> Work to complete:
**a)** From the passage on counting words in .doc files, reproduce word for word the part that begins at the words "I'm open as" and stops after "be terribly difficult.".
**b)** For each statement below, say yes or no according to the passage on counting words in .doc files, and quote the words of the passage that decide it. (i) The asker requires the count to match Word's exactly. (ii) The asker would greatly prefer a solution that can run on a *NIX command line. (iii) The reply states that Microsoft has published a specification for the Office binary file formats.
===== Text excerpt =====
What's a reliable way to automatically count the characters and/or words in a .doc or .docx file?

The only real requirement is a reasonably accurate and reasonably reliable count.
It needs to work with documents containing something other than Latin script, so counting characters is good enough for most cases.
The count does not necessarily need to match Word's, but the closer the better.
Since there are a gazillion different apps that can generate .doc files, it's okay to fail to count anything, but this case needs to be catchable so we're aware that a count may be inaccurate. For all other cases the count must be, say, at least 99% accurate at least 99% of the time.

I'm open as to the involved technologies, but something that can run on a *NIX command line would be greatly preferred.

Is there a reasonable solution for this?

A: 

Microsoft has published a specification for the Office binary file formats. Parsing a .DOC file doesn't look trivial, but with some care you should be able to get a dependable, repeatable result. I have no idea how closely it'll match with what Word shows -- that will probably depend (at least partly) on how you define "word" -- for example, whether you consider a group of digits a "word" or not. It probably won't take a lot to figure out how Word treats cases like that, so getting a close match shouldn't be terribly difficult.
===== Extracted data =====
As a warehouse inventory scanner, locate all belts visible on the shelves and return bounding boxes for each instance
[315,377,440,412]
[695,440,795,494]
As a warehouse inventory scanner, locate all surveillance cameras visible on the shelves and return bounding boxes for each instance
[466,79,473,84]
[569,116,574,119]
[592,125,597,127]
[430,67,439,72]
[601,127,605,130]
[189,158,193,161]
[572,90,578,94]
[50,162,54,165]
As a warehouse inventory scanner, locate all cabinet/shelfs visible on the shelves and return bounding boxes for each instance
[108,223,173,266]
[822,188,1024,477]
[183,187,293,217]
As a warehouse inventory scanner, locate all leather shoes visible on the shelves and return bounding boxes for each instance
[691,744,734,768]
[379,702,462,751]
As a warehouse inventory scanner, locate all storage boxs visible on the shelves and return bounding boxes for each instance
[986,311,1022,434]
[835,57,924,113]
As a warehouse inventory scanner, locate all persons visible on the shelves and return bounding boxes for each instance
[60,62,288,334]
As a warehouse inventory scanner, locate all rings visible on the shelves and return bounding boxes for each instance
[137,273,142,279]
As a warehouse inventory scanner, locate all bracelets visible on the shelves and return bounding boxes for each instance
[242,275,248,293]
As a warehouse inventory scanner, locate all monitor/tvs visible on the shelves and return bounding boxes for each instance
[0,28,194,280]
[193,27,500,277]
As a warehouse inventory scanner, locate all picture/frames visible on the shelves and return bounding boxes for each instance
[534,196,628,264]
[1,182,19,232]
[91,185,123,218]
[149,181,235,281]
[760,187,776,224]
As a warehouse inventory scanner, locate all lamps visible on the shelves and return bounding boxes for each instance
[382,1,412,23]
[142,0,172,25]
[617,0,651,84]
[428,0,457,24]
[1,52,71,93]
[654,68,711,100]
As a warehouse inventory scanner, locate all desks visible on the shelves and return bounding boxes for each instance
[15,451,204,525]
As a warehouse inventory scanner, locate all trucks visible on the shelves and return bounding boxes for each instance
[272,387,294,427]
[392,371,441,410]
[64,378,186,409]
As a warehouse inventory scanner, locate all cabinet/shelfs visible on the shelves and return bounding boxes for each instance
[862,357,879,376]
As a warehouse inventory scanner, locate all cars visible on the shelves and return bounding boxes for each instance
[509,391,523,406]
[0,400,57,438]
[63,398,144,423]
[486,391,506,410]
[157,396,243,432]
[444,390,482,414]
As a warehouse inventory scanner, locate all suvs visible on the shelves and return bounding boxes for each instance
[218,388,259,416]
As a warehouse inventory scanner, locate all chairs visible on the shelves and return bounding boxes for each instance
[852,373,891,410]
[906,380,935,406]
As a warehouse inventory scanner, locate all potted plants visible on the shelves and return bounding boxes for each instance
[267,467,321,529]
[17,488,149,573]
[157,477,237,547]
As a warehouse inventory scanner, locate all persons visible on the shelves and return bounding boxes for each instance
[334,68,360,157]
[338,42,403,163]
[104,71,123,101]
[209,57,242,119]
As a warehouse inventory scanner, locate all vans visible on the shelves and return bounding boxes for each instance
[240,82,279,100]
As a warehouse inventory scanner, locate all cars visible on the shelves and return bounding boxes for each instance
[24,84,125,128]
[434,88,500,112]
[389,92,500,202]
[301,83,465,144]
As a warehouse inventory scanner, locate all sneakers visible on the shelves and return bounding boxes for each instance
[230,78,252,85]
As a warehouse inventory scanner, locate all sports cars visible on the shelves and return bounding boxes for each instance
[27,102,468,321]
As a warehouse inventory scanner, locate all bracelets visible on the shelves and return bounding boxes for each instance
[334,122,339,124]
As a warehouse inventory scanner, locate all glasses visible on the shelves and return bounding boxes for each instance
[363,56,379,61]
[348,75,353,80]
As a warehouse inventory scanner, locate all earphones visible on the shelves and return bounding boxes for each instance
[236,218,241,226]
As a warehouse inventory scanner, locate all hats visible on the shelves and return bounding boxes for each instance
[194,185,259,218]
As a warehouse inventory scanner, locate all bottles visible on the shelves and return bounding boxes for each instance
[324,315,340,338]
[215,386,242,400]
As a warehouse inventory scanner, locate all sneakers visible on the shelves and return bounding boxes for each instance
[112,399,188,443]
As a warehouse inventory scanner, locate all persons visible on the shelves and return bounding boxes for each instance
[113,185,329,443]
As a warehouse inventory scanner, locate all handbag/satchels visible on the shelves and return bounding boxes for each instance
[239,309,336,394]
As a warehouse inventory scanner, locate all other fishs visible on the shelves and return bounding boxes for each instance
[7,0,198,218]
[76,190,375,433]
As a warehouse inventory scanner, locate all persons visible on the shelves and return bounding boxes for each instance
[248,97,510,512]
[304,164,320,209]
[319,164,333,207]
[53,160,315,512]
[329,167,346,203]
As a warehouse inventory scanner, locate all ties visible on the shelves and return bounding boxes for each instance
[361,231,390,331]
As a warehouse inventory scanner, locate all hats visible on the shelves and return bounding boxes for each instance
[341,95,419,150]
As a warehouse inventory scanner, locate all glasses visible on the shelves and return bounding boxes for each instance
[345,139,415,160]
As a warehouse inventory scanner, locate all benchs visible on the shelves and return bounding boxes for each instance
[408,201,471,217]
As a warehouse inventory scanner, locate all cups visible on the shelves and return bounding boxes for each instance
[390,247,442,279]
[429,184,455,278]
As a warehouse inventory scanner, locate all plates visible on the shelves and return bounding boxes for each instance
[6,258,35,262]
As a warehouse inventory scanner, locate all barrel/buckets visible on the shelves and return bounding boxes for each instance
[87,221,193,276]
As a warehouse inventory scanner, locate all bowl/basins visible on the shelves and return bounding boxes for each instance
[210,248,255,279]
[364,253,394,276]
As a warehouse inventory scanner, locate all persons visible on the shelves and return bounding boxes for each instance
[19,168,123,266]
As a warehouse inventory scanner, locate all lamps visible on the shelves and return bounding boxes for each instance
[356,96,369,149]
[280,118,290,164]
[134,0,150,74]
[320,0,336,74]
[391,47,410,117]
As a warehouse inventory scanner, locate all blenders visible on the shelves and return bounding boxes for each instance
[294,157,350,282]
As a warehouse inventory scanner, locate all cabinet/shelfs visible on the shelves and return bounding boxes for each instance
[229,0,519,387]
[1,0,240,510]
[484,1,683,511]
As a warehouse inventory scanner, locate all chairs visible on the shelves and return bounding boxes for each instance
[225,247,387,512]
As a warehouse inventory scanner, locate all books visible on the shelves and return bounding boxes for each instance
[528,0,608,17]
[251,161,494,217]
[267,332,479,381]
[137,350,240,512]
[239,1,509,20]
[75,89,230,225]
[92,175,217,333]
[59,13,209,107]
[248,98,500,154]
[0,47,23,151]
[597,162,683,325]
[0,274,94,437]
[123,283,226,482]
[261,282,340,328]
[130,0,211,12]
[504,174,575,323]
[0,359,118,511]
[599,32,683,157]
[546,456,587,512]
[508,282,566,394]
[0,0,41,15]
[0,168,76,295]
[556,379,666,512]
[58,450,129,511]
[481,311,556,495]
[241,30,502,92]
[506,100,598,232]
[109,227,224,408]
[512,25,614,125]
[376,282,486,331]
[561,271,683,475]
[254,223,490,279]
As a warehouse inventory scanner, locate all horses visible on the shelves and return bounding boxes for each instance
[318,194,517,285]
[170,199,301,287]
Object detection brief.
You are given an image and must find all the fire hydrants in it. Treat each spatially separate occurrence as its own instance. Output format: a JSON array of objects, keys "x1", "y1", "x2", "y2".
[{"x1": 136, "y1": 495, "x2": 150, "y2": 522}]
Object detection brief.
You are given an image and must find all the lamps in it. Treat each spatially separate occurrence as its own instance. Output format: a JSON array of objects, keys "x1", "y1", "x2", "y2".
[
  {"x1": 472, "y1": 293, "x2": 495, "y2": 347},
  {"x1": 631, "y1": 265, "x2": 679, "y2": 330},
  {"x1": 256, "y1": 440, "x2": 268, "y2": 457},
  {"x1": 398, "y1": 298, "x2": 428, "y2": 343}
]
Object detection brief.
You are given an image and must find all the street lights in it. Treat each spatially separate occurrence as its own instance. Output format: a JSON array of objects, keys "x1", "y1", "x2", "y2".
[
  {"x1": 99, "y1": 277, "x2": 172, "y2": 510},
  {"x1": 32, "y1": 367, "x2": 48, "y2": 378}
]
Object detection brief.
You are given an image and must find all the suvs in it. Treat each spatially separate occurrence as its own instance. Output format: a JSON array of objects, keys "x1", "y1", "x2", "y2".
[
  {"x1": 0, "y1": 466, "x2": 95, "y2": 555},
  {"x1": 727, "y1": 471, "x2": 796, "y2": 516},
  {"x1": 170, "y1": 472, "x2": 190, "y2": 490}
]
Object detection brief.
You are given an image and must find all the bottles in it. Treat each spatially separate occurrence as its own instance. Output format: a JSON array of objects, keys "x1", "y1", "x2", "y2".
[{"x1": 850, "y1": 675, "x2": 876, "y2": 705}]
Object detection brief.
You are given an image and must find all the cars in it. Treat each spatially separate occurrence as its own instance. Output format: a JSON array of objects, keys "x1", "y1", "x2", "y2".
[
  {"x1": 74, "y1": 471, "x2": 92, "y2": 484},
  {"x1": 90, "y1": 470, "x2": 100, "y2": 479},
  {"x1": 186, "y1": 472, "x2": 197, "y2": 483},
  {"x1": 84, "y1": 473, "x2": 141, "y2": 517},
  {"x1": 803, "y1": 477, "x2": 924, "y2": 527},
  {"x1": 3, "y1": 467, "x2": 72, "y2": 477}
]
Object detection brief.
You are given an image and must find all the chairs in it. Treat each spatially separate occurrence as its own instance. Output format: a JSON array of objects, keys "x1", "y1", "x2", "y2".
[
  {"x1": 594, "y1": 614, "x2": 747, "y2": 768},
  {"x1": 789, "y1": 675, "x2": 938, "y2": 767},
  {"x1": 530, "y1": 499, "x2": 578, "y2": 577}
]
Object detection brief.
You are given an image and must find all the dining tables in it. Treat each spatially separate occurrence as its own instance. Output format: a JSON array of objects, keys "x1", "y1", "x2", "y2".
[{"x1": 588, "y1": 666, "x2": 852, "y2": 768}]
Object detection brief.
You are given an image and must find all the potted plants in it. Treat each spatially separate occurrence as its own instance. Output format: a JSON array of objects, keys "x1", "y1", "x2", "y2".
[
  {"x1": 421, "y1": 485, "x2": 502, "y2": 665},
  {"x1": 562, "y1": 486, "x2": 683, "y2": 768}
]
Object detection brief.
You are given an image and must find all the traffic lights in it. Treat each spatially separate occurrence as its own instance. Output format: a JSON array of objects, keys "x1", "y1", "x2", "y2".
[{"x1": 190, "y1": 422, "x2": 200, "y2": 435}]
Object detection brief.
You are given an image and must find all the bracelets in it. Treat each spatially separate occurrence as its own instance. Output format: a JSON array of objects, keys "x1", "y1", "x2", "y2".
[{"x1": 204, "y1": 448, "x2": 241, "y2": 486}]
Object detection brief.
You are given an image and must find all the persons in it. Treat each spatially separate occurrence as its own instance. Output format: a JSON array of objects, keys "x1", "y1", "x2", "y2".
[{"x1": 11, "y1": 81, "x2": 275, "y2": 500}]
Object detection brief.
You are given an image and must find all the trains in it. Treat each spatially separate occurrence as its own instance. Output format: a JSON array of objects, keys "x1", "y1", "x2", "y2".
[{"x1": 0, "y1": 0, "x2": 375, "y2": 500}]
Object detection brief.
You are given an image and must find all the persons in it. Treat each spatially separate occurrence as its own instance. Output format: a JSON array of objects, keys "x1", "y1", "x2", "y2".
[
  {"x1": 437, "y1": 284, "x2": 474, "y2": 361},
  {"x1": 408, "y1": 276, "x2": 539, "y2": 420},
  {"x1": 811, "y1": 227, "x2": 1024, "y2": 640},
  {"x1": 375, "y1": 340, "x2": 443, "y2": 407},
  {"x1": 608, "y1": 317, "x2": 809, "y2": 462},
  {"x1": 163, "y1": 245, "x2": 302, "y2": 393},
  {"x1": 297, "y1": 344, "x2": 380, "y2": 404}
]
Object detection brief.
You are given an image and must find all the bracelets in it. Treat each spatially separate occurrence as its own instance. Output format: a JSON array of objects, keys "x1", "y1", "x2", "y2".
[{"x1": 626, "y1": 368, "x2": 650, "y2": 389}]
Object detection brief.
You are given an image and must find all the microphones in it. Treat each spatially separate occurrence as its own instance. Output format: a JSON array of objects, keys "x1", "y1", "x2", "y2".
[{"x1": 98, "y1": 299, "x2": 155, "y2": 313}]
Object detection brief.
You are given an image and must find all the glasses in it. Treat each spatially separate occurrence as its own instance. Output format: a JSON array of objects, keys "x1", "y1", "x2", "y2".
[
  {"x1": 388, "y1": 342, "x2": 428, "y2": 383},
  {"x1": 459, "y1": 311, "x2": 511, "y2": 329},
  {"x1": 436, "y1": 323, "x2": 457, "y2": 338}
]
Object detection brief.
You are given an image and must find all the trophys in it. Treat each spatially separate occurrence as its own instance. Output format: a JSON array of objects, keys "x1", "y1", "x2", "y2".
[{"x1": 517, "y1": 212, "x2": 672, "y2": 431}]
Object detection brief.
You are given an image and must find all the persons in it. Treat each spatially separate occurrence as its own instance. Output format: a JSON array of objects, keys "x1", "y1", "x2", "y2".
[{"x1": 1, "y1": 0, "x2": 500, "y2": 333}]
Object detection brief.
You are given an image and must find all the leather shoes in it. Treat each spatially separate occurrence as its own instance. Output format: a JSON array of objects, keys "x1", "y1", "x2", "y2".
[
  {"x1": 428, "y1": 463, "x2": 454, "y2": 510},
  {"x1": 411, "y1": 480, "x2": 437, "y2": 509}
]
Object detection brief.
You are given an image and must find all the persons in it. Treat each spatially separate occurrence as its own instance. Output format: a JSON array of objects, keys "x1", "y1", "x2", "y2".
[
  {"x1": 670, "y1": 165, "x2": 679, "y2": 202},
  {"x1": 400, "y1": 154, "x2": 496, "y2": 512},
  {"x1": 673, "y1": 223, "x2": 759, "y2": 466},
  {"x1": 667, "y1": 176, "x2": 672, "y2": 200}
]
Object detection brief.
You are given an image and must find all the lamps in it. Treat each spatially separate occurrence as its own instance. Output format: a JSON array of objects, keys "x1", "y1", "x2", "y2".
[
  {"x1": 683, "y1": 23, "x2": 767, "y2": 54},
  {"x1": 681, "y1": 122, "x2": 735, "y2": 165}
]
=====
> Answers to each task:
**a)**
I'm open as to the involved technologies, but something that can run on a *NIX command line would be greatly preferred.

Is there a reasonable solution for this?

A: 

Microsoft has published a specification for the Office binary file formats. Parsing a .DOC file doesn't look trivial, but with some care you should be able to get a dependable, repeatable result. I have no idea how closely it'll match with what Word shows -- that will probably depend (at least partly) on how you define "word" -- for example, whether you consider a group of digits a "word" or not. It probably won't take a lot to figure out how Word treats cases like that, so getting a close match shouldn't be terribly difficult.

**b)**
(i) No: "The count does not necessarily need to match Word's, but the closer the better."
(ii) Yes: "something that can run on a *NIX command line would be greatly preferred."
(iii) Yes: "Microsoft has published a specification for the Office binary file formats."